=== PODANY FRAGMENT ===
+===+
„socjalistyczna” Rumunia


W 1989 roku rumuńska partia komunistyczna PCR (Partidul Comunist Român) liczyła 3,8 mln towarzyszy (na 23 mln ludności, należał do niej co piąty dorosły Rumun). Tak masowe uczestnictwo wynikało najprawdopodobniej z wybitnie nacjonalistycznego charakteru komunizmu w tym kraju. Pomimo „otwarcia na Zachód”, życie w nim nie było bowiem łatwe  i od czasu do czasu na tym tle wybuchały bunty.  Securitate (Departamentul Securității Statului – Departament Bezpieczeństwa Państwowego) liczyła ok. 11 tys. etatowych funkcjonariuszy. Ceaușescu był nie tylko gensekiem i „towarzyszem prezydentem” ale i powszechnie uznanym „wodzem” narodowym więc wydawało się, że ma silną pozycję również w bloku komunistycznym. Tym bardziej, że realizował istotną dla jego celów taktykę, odgrywając rolę komunisty „niezaangażowanego” i „niepokornego”. Z tego względu był pożądanym partnerem dla przywódców tzw. wolnego świata. Gdy jednak należało podjąć kluczowe decyzje, zbyt indywidualnie postrzegał kwestię komunistycznego internacjonalizmu i to doprowadziło go do zguby. Okazało się, że nie jest leninistą na miarę potrzeb i czasów i nie on ostatecznie decydował o tym, czy i jak ma zostać przeprowadzona pierestrojka w RSR (Republica Socialistă de România – Socjalistyczna Republika Rumunii). Jako że tzw. Zachód od początku postawił na Gorbaczowa i pierestrojkę, Ceaușescu, który opierał się  „liberalizacji”, z dnia na dzień stał się jednym z jego głównych wrogów. W szczególności dla USA.
+===+
=== PODANE DANE ===
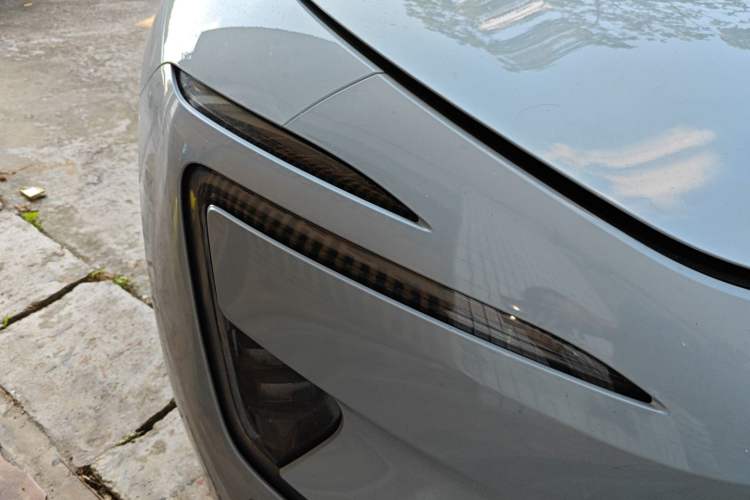 Used Avatr 12 2023 700 Three-Laser Rear-Wheel Drive Luxury Edition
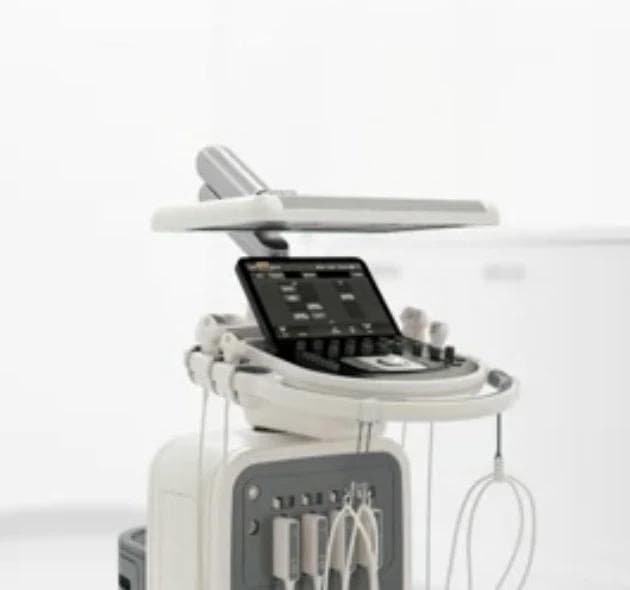 Ультразвуковая система экспертного класса  Affiniti 70 Philips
+===+
=== POLECENIE ===
Ilu etatowych funkcjonariuszy miała Securitate według fragmentu o „socjalistycznej” Rumunii?

=== ODPOWIEDŹ ===
Około 11 tysięcy.